> **Task brief**
Turn the data, beginning with the line that contains "How far does pixel" and running through the end of the data, into a numbered list with blank lines dropped. Leave the pictures out of your answer.

Raw records
++++++++++

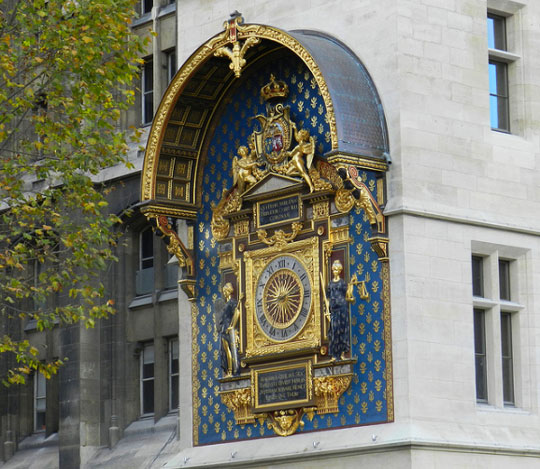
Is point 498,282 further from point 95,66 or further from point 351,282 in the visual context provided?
point 95,66

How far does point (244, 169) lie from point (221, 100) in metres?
1.81

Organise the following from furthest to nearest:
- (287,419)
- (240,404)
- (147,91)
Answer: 1. (147,91)
2. (240,404)
3. (287,419)

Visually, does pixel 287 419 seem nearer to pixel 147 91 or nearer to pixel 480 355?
pixel 480 355

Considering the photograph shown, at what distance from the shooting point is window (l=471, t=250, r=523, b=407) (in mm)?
29047

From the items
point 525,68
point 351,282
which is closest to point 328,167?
point 351,282

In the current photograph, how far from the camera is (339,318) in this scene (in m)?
28.9

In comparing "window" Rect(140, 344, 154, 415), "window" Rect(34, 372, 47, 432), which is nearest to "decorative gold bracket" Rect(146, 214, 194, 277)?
"window" Rect(140, 344, 154, 415)

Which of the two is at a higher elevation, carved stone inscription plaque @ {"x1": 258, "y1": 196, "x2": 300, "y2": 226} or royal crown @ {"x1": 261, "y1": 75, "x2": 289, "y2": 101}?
royal crown @ {"x1": 261, "y1": 75, "x2": 289, "y2": 101}

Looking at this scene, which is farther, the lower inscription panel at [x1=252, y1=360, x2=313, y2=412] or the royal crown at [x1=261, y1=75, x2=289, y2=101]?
the royal crown at [x1=261, y1=75, x2=289, y2=101]

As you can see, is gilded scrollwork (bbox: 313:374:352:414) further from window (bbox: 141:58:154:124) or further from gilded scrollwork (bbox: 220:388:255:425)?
window (bbox: 141:58:154:124)

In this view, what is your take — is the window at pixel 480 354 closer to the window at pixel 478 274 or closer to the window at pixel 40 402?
the window at pixel 478 274

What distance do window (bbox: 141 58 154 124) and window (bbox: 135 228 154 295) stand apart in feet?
9.17

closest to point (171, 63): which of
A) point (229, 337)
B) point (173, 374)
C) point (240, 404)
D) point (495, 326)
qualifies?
point (173, 374)

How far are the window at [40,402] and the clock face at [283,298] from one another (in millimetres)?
14925
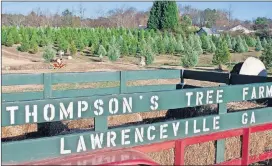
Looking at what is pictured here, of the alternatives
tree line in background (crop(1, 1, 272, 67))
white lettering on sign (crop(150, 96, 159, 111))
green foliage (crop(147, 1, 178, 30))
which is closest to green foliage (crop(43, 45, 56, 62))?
tree line in background (crop(1, 1, 272, 67))

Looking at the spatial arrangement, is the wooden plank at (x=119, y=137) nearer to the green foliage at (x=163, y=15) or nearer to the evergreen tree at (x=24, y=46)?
the evergreen tree at (x=24, y=46)

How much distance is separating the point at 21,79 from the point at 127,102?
8.21 feet

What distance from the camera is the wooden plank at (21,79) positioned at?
4777 millimetres

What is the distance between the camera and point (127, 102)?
9.07 ft

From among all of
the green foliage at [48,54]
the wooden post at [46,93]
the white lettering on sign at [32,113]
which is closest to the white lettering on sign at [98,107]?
the white lettering on sign at [32,113]

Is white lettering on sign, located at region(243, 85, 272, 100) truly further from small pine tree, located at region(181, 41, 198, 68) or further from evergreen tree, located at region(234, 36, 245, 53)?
evergreen tree, located at region(234, 36, 245, 53)

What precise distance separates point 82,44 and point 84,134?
31735 mm

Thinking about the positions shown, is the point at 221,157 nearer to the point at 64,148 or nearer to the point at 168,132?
the point at 168,132

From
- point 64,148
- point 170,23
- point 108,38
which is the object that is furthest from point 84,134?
point 170,23

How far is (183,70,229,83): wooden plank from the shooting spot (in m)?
5.57

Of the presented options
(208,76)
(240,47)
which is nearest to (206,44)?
(240,47)

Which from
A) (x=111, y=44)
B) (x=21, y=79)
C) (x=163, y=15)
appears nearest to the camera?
(x=21, y=79)

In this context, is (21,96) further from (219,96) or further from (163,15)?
(163,15)

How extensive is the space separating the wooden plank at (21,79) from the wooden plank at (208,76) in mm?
2213
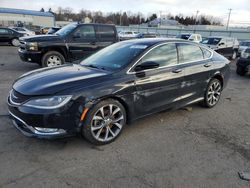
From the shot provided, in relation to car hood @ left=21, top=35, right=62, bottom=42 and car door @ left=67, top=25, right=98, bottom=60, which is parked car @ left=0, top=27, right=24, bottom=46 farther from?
car door @ left=67, top=25, right=98, bottom=60

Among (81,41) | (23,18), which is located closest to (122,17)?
(23,18)

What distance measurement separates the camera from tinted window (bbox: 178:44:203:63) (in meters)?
4.56

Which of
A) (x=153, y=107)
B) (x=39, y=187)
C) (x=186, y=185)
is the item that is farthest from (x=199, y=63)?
(x=39, y=187)

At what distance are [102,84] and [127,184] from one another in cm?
142

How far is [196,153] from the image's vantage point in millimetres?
3424

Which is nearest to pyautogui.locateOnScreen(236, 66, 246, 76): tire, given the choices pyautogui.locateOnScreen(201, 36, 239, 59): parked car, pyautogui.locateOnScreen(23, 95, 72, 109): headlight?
pyautogui.locateOnScreen(201, 36, 239, 59): parked car

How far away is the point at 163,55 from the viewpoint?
427 cm

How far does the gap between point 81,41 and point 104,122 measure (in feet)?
20.6

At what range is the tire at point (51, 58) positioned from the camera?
8652 millimetres

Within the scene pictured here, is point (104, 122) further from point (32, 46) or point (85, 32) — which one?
point (85, 32)

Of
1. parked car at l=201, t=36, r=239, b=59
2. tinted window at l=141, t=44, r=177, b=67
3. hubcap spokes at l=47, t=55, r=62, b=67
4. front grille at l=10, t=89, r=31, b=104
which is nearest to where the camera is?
front grille at l=10, t=89, r=31, b=104

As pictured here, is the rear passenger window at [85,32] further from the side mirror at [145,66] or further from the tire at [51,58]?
the side mirror at [145,66]

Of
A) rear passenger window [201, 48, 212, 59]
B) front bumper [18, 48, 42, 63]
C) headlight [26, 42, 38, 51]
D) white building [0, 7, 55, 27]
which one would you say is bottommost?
front bumper [18, 48, 42, 63]

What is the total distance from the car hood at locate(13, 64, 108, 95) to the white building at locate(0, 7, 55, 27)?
2501 inches
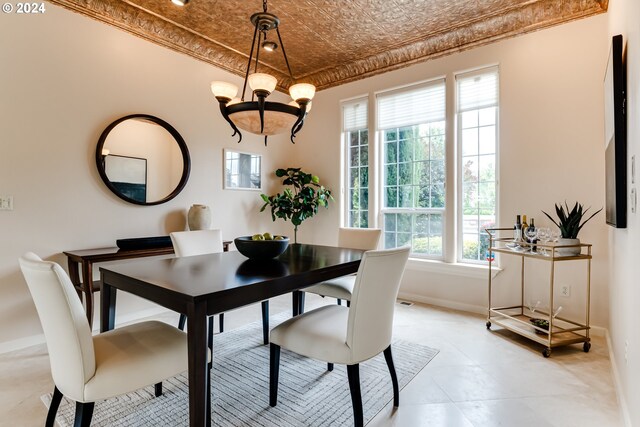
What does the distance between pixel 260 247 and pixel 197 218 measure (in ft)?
5.64

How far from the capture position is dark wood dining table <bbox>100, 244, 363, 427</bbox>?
128 centimetres

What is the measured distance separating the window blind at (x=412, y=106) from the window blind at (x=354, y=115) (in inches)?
9.1

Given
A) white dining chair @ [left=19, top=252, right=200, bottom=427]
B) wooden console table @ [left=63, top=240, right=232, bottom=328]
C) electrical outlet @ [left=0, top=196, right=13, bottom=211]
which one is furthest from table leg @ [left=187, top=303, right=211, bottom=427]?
electrical outlet @ [left=0, top=196, right=13, bottom=211]

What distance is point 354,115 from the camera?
173 inches

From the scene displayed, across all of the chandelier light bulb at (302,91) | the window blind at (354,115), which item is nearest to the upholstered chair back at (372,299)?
the chandelier light bulb at (302,91)

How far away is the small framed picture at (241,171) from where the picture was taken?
4.04 meters

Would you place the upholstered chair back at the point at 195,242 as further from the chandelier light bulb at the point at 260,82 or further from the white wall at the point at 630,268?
the white wall at the point at 630,268

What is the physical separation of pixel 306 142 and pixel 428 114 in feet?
5.96

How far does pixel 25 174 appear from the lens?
259cm

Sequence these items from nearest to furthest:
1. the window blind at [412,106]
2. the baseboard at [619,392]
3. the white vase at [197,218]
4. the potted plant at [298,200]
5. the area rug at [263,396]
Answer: the baseboard at [619,392]
the area rug at [263,396]
the white vase at [197,218]
the window blind at [412,106]
the potted plant at [298,200]

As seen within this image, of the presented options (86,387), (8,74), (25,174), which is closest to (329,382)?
(86,387)

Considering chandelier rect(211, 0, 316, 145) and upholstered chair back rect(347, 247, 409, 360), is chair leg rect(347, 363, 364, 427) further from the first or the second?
chandelier rect(211, 0, 316, 145)

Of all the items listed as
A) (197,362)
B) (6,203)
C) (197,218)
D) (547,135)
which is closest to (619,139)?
(547,135)

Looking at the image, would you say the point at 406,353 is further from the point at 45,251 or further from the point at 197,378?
the point at 45,251
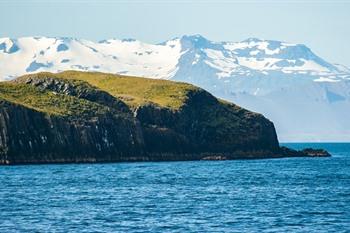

++++++++++

> **The reply**
1. How far does pixel 25 174 appear from the lens?
2. 259cm
3. Sequence these items from nearest to furthest:
4. 1. the window blind at [412,106]
5. 2. the baseboard at [619,392]
6. 3. the white vase at [197,218]
7. 4. the potted plant at [298,200]
8. 5. the area rug at [263,396]
9. Answer: the baseboard at [619,392]
10. the area rug at [263,396]
11. the white vase at [197,218]
12. the window blind at [412,106]
13. the potted plant at [298,200]
14. As seen within this image, of the presented options (86,387), (8,74), (25,174), which is closest to (329,382)?
15. (86,387)
16. Considering chandelier rect(211, 0, 316, 145) and upholstered chair back rect(347, 247, 409, 360), is chair leg rect(347, 363, 364, 427) further from the first or the second?
17. chandelier rect(211, 0, 316, 145)
18. Of all the items listed as
19. A) (197,362)
20. B) (6,203)
21. C) (197,218)
22. D) (547,135)
23. which is closest to (619,139)?
24. (547,135)
25. Looking at the image, would you say the point at 406,353 is further from the point at 45,251 or further from the point at 197,378?
26. the point at 45,251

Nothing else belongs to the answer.